As developing countries evolve, they will experience population shifts unique in the history of national development. In the past, countries have typically seen their first great gains in life expectancy occurring from improvements in infant, child, and maternal mortality, as well as from the control of infection and disease in the general population. For example, water purification and vaccination of children have been inexpensive and effective. And with the recent gains in prevention, treatment, and control of the illnesses of older people, the developing world will witness the increased survival of at least a proportion of the old who have access to such care at the same time that survival among the young is improving. We anticipate seeing simultaneous survival booms among the young and the old. By 2025, it is anticipated that 80 percent of all persons over sixty-five will be living in the developing world.

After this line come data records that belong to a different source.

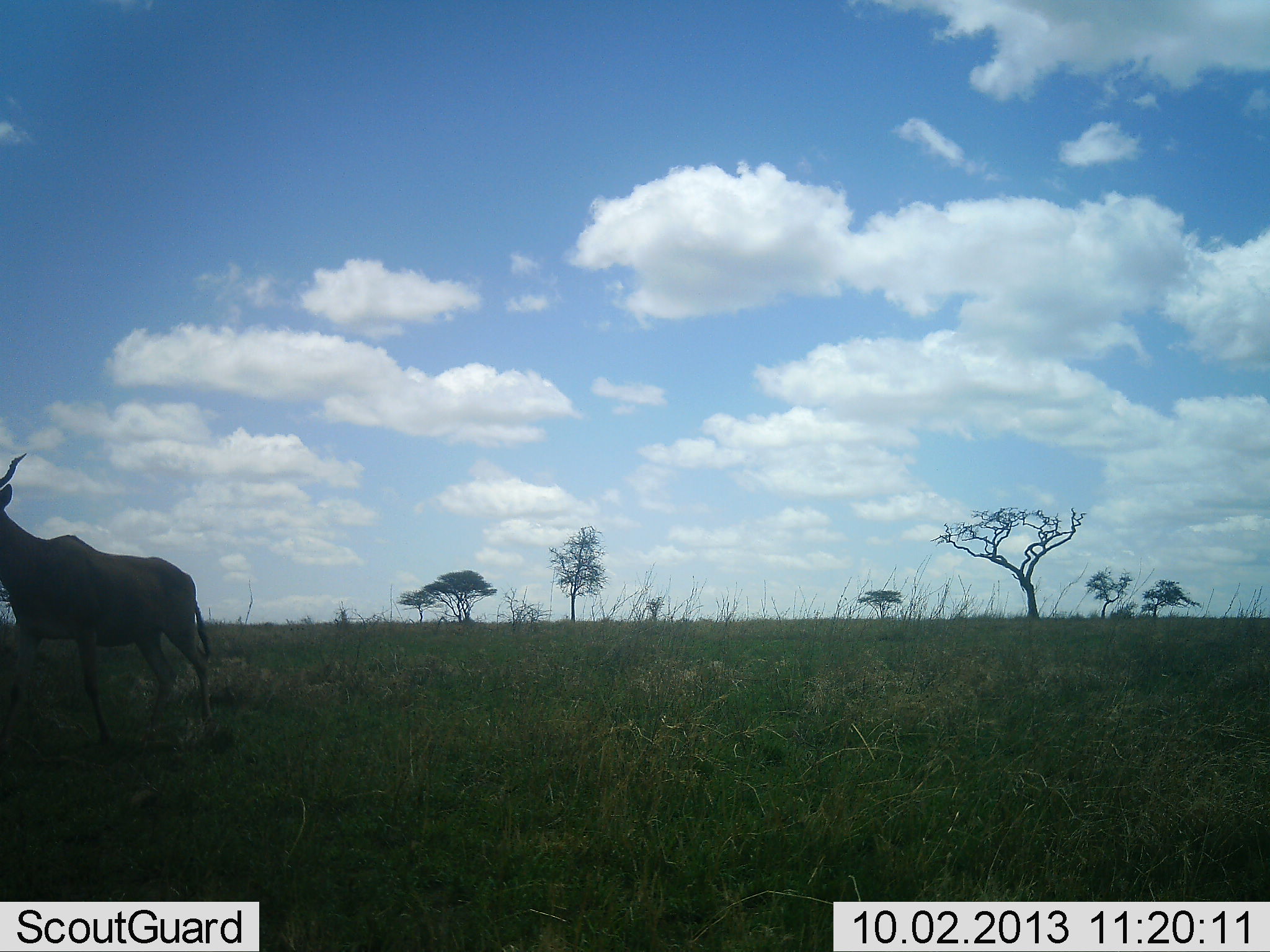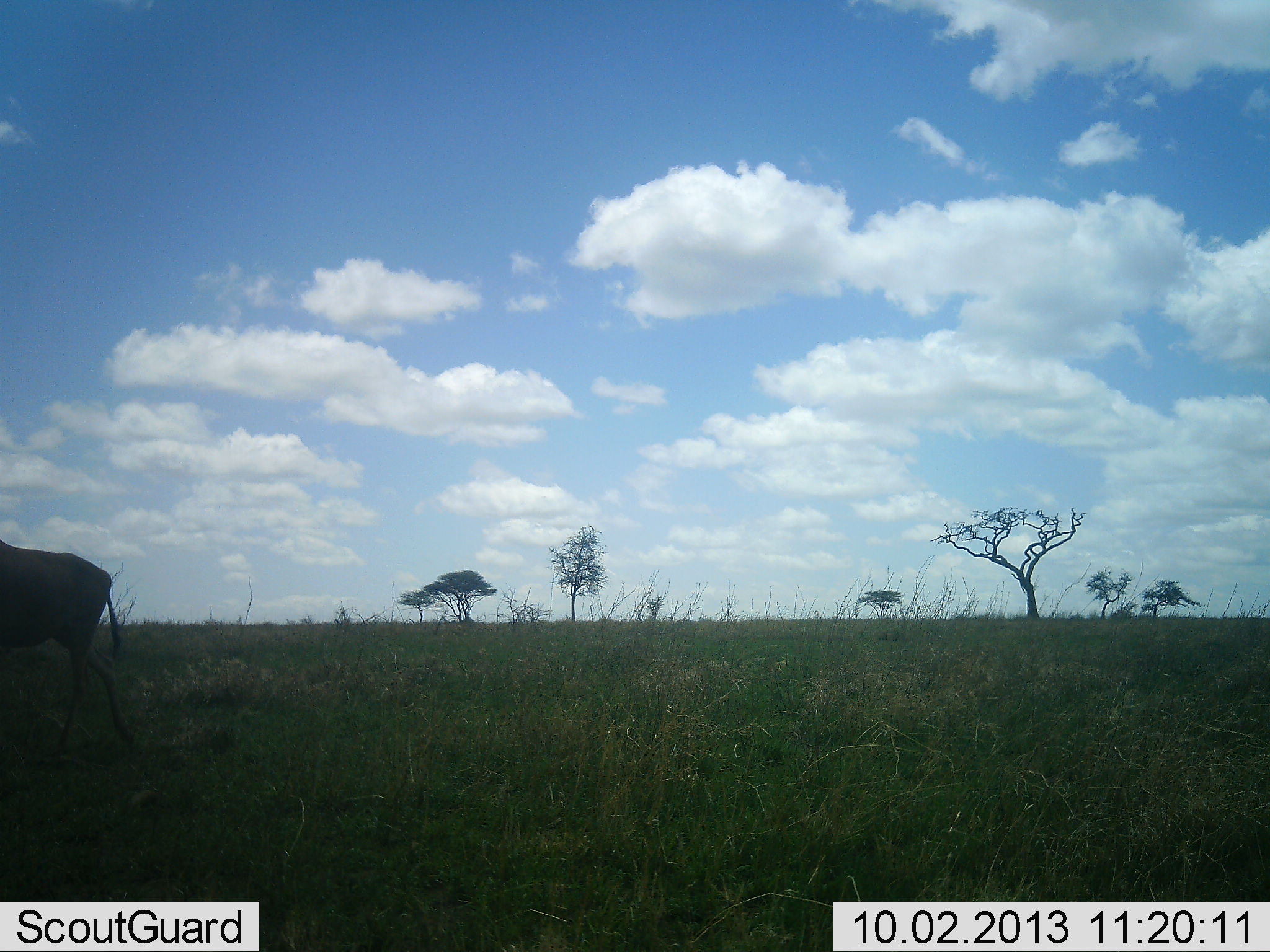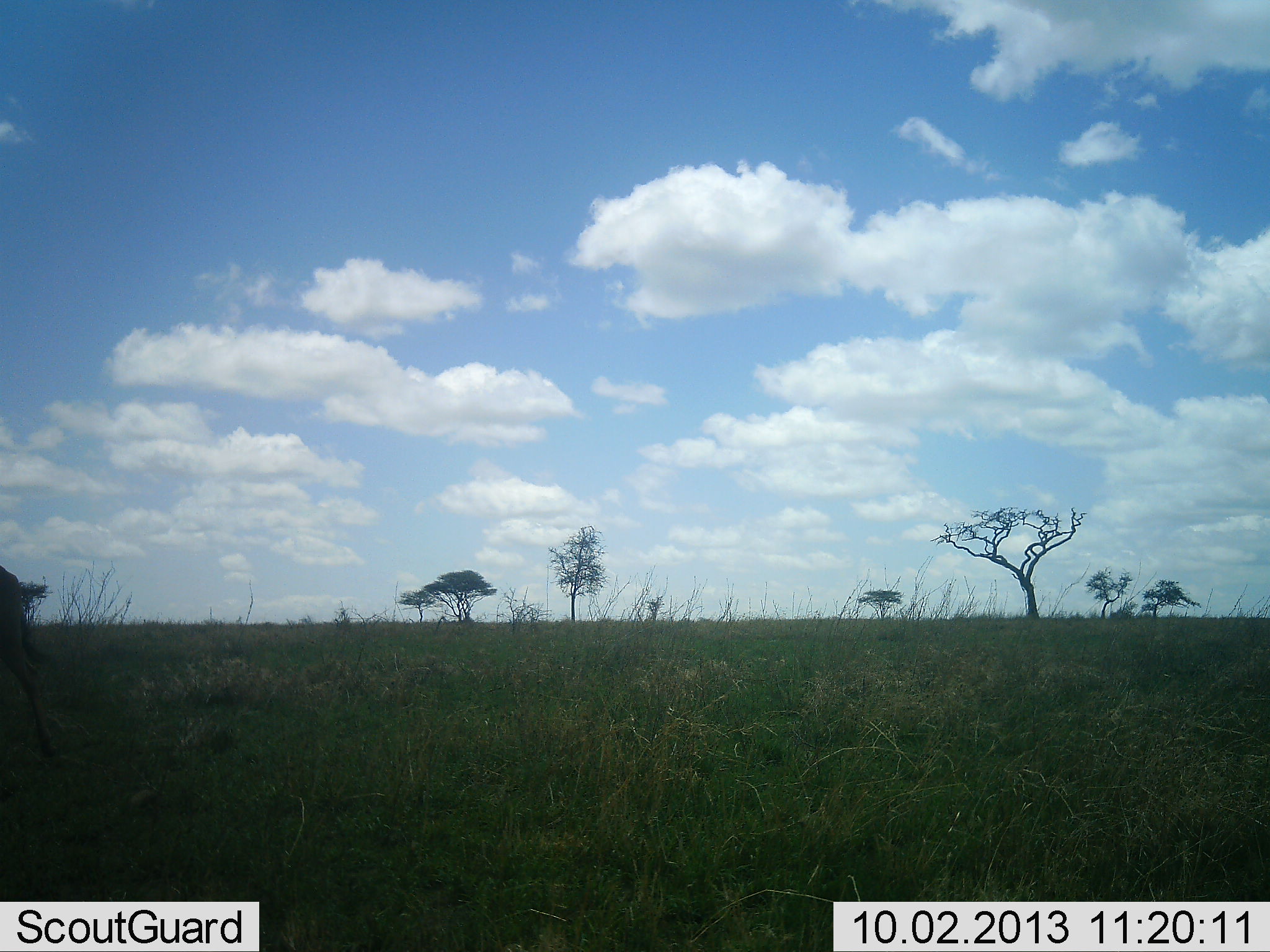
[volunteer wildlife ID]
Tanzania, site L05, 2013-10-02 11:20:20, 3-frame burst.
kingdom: Animalia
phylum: Chordata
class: Mammalia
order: Artiodactyla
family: Bovidae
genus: Alcelaphus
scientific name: Alcelaphus buselaphus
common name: hartebeest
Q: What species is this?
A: Hartebeest (Alcelaphus buselaphus).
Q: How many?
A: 1.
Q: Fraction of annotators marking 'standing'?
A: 0%.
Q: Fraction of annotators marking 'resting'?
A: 0%.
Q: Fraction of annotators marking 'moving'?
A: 100%.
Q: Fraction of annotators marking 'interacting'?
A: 0%.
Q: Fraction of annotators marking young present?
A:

With the Longevity Revolution, the world enters a new and unprecedented stage of human development—the impact of which has been made greater because of its rapidity. We are no longer limited to a life view that must accommodate itself to the historic brevity of life, to random and premature illness and death, as Thomas Hobbes described it. The Longevity Revolution is a great intellectual and social as well as medical achievement and an opportunity that demands changes in outmoded mind-sets, attitudes, and socioeconomic arrangements.
Many of our economic, political, ethical, health, and other institutions, such as education and work life, have been rendered obsolete by the added years of life for so many citizens. The social construct of old age, even the inner life and the activities of older persons, is now subject to a positive revision.
As Thomas Jefferson said, “Our laws and institutions must move forward hand in hand with the progress of the human mind.” Just as societies have not yet adapted fully to the Industrial Revolution, with its pollution, unemployment, displacement, and other unsolved social and environmental issues, so too we have not yet fully adapted to the Longevity Revolution. But the revolution is fully launched. Adjustments are well under way. What will the twenty-first century bring?